My friend Jon Swanson writes.

He writes a lot.

Books, articles, blog posts, sermons, and much more that I don’t even know about.

300 words a day is his blog that I subscribe to and is part of my morning routine when I wake up, it’s waiting for my in my email.

Wednesday was different however.  There was no 300 words a day update.  I knew that when I read his Tuesday update.

Jon is taking a break.

His life is busy.

My life is busy.

So is yours.

Somehow we manage to fill every 24 hours that God gives us daily.

We decide how to spend the time He gives us.

Juggling priorities is part of life.

I used to be on a quest to see how much I could do.

A dozen years ago I knew a few Fort Wayne area friends who started posting online with their own blogs and then they would quit.   I used to think of them as quitters.

But then a few years ago I was challenged to make a change in my online writing and instead of having multiple ScLoHo blogs, to create an identity for my given name, Scott Howard online.  In 2011 I launched this website after posting thousands of articles on the other blogs.

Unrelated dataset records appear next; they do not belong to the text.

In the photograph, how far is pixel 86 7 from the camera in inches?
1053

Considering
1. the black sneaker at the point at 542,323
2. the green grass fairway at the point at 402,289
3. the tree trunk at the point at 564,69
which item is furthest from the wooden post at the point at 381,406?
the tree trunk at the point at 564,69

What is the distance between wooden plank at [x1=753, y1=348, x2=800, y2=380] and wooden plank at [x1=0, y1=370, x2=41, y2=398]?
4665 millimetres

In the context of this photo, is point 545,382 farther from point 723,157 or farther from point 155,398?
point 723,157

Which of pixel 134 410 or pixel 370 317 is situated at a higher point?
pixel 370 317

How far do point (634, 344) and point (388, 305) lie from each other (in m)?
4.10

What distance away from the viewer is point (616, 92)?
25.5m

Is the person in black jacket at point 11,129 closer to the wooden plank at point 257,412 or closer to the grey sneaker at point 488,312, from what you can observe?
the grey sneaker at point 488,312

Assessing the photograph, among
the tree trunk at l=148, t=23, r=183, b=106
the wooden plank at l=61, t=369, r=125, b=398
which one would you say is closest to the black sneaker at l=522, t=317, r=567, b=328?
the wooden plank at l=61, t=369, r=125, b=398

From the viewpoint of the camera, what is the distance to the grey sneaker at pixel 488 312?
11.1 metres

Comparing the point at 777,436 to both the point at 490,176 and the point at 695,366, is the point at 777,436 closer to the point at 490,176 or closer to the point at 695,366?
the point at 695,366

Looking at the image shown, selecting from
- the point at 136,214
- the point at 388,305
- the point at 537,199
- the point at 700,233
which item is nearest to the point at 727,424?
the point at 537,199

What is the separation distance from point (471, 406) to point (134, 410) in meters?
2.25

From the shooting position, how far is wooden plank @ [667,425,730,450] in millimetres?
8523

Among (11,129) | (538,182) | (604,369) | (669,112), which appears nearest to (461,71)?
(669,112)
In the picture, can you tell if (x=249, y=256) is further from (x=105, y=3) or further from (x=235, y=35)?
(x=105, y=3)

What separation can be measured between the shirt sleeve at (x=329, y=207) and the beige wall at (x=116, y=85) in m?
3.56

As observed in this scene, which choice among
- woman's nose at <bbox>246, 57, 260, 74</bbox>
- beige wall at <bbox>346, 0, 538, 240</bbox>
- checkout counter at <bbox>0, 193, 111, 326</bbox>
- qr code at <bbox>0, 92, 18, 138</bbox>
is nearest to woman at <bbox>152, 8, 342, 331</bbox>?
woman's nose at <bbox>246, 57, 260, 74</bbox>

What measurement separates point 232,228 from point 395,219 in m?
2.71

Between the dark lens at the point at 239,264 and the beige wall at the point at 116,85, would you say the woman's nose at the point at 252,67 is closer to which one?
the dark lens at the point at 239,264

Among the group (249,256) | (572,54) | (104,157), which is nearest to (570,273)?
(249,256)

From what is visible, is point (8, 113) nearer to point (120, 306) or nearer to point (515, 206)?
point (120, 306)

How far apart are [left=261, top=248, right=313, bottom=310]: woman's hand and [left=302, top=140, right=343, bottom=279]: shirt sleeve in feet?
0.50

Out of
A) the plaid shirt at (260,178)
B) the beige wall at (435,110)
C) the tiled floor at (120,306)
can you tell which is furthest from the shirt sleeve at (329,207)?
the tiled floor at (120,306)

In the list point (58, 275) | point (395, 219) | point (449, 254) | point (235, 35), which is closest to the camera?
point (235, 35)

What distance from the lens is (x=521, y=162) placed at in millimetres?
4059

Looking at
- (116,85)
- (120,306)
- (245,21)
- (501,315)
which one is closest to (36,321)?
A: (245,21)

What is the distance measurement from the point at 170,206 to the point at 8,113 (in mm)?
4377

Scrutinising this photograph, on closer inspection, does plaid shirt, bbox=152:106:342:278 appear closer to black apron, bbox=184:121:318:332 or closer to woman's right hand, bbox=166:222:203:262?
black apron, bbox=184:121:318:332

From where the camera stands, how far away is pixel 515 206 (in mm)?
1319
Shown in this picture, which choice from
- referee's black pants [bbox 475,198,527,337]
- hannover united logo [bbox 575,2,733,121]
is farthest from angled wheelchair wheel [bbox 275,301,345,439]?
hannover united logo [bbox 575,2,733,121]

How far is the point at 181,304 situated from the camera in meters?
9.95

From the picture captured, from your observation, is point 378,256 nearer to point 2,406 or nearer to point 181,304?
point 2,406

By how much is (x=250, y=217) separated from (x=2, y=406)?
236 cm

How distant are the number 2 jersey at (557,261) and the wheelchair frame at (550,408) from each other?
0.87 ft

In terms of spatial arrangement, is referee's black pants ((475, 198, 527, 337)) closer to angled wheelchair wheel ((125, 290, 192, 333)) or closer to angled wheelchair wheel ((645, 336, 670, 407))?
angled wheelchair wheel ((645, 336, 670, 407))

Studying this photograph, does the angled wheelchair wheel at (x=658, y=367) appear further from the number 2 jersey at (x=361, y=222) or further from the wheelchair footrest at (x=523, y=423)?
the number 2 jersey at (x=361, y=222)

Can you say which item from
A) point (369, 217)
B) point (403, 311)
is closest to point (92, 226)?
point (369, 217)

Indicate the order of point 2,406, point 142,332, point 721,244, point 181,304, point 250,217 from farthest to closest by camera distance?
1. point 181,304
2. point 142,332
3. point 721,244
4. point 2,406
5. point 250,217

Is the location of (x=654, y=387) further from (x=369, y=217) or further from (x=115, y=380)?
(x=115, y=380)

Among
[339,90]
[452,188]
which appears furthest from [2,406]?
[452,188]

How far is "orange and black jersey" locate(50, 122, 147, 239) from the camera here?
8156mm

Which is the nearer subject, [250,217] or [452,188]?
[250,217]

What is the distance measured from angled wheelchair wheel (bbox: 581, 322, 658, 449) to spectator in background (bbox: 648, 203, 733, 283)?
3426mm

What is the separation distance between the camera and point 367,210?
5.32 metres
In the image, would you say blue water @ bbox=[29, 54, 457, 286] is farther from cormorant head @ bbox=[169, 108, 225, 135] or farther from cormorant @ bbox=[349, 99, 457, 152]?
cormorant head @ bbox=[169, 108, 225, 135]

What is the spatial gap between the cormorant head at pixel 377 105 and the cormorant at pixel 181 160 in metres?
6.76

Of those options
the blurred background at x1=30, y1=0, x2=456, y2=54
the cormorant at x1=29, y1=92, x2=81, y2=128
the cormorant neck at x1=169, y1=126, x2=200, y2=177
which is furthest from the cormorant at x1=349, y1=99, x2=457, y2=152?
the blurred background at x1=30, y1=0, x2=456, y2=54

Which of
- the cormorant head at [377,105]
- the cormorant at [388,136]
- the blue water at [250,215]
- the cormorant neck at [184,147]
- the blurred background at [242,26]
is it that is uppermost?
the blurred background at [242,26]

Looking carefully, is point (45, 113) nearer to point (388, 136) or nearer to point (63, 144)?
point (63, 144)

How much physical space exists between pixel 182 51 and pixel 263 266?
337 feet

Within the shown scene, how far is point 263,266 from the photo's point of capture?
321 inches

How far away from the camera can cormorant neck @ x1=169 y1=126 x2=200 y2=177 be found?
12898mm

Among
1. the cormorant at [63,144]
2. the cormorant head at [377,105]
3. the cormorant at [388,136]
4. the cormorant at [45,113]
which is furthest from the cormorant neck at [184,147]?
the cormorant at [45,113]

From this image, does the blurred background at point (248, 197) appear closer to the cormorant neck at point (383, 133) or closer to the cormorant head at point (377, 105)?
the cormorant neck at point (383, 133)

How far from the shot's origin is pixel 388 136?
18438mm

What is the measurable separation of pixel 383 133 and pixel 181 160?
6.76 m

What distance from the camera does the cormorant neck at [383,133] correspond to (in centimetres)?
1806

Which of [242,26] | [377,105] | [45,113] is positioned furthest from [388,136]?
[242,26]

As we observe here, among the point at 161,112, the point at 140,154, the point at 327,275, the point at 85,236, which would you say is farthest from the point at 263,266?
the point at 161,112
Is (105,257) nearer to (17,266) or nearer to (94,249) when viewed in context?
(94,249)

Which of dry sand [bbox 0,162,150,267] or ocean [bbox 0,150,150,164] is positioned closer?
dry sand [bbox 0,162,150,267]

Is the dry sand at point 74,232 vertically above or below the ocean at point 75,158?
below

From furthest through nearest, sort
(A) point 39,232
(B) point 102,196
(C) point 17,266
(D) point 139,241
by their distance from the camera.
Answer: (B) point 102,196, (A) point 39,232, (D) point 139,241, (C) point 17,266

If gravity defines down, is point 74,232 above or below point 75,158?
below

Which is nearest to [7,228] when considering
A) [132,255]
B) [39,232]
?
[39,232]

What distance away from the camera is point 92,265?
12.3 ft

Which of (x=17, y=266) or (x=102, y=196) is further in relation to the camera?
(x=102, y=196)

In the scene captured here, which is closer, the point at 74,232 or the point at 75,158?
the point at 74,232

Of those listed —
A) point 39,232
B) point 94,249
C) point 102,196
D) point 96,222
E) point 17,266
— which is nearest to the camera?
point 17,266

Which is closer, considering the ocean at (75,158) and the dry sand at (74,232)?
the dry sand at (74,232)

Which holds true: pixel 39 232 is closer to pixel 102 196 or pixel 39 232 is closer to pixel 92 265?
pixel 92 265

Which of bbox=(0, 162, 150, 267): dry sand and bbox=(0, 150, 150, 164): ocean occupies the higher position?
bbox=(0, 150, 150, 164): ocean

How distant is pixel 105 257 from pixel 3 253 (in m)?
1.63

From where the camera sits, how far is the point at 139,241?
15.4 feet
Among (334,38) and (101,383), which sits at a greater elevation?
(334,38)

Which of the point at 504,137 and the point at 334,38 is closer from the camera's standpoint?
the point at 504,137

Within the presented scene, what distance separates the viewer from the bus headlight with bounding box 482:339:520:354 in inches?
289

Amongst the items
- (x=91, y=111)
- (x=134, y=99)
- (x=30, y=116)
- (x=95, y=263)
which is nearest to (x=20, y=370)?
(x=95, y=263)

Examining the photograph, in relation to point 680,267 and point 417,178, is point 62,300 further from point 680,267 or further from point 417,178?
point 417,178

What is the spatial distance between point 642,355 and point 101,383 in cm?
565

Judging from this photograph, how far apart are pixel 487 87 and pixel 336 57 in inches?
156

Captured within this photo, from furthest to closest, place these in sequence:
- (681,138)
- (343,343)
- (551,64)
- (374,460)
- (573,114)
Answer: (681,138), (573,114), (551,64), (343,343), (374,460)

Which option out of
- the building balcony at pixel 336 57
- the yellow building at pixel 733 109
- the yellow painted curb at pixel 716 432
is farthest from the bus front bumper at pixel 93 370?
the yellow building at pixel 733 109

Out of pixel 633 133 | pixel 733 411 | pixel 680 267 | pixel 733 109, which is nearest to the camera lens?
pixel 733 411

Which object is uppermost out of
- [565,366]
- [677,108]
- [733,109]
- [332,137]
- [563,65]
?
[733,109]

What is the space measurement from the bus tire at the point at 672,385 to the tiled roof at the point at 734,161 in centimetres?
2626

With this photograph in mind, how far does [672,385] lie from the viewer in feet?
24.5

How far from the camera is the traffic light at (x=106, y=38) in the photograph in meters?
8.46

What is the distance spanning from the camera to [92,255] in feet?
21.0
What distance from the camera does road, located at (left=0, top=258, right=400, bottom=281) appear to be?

This was a change, not a quit.

I am consistently changing this website too.  The style, the format, the content gets revamped regularly.  Change can be good both online and in our off line lives.

Taking a break is what my friend Jon is doing.  We all need to take a break at times.  Recently my step-daughter and her husband came in from out of town and spent a week with us.  Part of that week was a 2 1/2 day break from their two young boys ages 5 months and 18 months, to go to a wedding.  My wife and I took care of the boys that weekend and gained an appreciation for our kids who are parents of young ones 24/7.  It has been a couple decades since mine were that small and dependent on Mom & Dad.

A week ago today, I took a break for several hours with my WOWO Radio Sales Team co-workers as we started the morning on a golf course followed by a wonderful lunch to kick off the Labor Day weekend.   This weekend I’ll be gone on a retreat.

The retreat is similar to one I attended last spring, except this time, I’m one of the two leaders organizing and running the program so it’s not so much a purely get-away retreat as the one earlier this year.

When you decide to stop doing something, reflect on if you are simply taking a break and will return, simply making a change, or quitting all together.  It will make the decision to take action easier, if you know the answer.